The market capitalisation of the NSE had fallen by N811bn in the first 10 weeks of the year.
Market capitalisation is the total market value of the shares outstanding of all traded companies on the floor of the Exchange.
It dropped from N9.75tn on January 4, 2016 to N8.939tn 10 weeks into the year, while the All-Share Index also closed at 25,988.40 basis points in the same period from the 28,643.67 basis points recorded on the first trading day of the year.
Investors had also made huge losses in the Nigerian equities market last year, as the market capitalisation (equities only) of the NSE shed a total of N2.354tn between December 2014 and December 2015.
Financial experts tied the improved performance of the market on the Central Bank of Nigeria’s decision to introduce the floating foreign exchange policy.
They said the introduction of a forward market to hedge volatility in the foreign exchange market, and the licensing of foreign exchange primary dealers were innovations that had helped, to some extent, to reawaken the market.

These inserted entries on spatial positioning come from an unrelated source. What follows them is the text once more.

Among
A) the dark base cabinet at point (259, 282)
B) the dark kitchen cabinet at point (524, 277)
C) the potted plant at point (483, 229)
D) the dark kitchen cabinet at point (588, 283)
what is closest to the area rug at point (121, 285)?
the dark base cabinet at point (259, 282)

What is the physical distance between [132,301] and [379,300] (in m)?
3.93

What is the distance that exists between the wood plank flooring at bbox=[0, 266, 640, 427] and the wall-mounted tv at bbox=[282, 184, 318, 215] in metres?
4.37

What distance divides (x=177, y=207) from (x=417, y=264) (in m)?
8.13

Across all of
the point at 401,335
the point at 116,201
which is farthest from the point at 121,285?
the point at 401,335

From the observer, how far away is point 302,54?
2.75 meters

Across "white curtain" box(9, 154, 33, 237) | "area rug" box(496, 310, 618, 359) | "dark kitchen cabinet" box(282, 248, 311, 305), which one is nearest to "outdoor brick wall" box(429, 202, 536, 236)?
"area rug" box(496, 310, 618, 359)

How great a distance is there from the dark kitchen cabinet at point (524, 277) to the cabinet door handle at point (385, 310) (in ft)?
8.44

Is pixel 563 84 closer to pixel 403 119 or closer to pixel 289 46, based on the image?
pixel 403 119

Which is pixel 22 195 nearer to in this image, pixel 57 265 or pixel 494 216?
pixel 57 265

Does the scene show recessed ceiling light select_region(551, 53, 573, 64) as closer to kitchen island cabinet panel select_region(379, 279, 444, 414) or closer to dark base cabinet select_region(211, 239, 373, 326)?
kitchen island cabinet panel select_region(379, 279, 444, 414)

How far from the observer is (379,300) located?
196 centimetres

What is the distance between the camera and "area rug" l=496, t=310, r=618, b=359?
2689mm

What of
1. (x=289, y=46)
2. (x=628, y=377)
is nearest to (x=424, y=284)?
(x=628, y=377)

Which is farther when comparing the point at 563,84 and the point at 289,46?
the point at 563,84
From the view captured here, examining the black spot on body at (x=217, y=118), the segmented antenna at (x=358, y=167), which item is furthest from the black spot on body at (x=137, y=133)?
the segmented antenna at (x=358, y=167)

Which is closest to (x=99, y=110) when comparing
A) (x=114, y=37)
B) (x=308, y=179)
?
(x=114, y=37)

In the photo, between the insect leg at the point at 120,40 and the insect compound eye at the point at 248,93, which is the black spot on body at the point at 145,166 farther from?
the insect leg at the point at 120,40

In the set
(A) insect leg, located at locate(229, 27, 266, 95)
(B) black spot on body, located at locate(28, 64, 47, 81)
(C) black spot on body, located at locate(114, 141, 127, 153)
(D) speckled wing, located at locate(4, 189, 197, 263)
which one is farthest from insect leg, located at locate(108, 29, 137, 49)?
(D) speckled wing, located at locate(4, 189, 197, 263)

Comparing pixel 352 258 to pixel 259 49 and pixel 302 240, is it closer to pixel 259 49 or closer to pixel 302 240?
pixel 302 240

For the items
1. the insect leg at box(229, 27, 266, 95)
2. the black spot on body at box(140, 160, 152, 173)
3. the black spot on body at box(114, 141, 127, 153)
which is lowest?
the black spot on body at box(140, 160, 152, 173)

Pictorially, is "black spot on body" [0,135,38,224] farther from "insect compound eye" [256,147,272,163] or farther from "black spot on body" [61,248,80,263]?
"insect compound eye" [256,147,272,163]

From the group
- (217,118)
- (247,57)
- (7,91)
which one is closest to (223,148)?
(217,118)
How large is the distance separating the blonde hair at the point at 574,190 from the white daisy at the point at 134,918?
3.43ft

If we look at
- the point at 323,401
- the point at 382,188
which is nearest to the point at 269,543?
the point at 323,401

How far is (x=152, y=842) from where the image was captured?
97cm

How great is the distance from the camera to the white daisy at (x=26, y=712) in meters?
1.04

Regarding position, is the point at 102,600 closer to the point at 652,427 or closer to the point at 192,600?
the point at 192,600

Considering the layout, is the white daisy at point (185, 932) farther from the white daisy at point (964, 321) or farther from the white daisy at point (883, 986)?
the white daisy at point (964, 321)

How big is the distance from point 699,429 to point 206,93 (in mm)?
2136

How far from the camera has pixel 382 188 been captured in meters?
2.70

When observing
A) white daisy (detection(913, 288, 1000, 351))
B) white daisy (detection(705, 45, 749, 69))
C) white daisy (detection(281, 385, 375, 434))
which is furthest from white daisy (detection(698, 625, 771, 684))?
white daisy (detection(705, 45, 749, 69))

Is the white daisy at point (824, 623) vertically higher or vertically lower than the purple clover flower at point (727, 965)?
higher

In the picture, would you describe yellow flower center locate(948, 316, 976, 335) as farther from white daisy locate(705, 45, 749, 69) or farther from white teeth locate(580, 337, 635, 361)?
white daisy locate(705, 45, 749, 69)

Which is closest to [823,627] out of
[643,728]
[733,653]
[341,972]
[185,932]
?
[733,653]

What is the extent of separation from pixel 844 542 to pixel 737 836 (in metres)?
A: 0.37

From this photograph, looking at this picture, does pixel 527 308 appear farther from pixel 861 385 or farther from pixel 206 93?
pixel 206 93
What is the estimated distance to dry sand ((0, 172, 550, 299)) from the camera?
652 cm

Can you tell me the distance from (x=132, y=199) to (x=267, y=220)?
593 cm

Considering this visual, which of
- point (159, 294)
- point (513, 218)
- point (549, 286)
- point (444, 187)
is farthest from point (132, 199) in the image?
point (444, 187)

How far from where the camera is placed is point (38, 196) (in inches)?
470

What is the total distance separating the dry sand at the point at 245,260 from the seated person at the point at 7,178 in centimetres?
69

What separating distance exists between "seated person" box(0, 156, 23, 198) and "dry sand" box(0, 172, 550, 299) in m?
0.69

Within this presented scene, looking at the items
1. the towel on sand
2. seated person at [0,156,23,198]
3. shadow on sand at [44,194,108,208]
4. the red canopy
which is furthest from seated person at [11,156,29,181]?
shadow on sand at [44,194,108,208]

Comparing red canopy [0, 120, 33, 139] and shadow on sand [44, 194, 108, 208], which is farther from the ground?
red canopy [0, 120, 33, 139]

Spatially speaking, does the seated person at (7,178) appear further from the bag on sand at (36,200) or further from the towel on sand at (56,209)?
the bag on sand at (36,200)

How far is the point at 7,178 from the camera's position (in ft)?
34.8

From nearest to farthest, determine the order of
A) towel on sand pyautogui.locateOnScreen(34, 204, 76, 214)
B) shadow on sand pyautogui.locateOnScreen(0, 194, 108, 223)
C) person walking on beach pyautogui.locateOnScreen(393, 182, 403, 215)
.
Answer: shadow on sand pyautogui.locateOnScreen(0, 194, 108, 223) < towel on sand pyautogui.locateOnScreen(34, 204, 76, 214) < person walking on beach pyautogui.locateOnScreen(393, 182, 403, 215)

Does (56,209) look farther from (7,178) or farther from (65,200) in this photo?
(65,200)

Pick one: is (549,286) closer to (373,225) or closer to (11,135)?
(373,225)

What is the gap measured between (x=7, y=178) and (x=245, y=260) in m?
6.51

The President and Chairman, Governing Council, Chartered Institute of Stockbrokers, Mr. Oluwaseyi Abe, said the implementation of the new forex framework had helped in boosting dollar supply, while ensuring some form of clarity in the currency exchange rate.
The naira to dollar exchange rate had been pegged for 16 months before the CBN reversed the policy. This had resulted in the dearth of dollars and prompted large-scale capital flight, with the attendant growth challenges in the capital market and the economy at large, he said.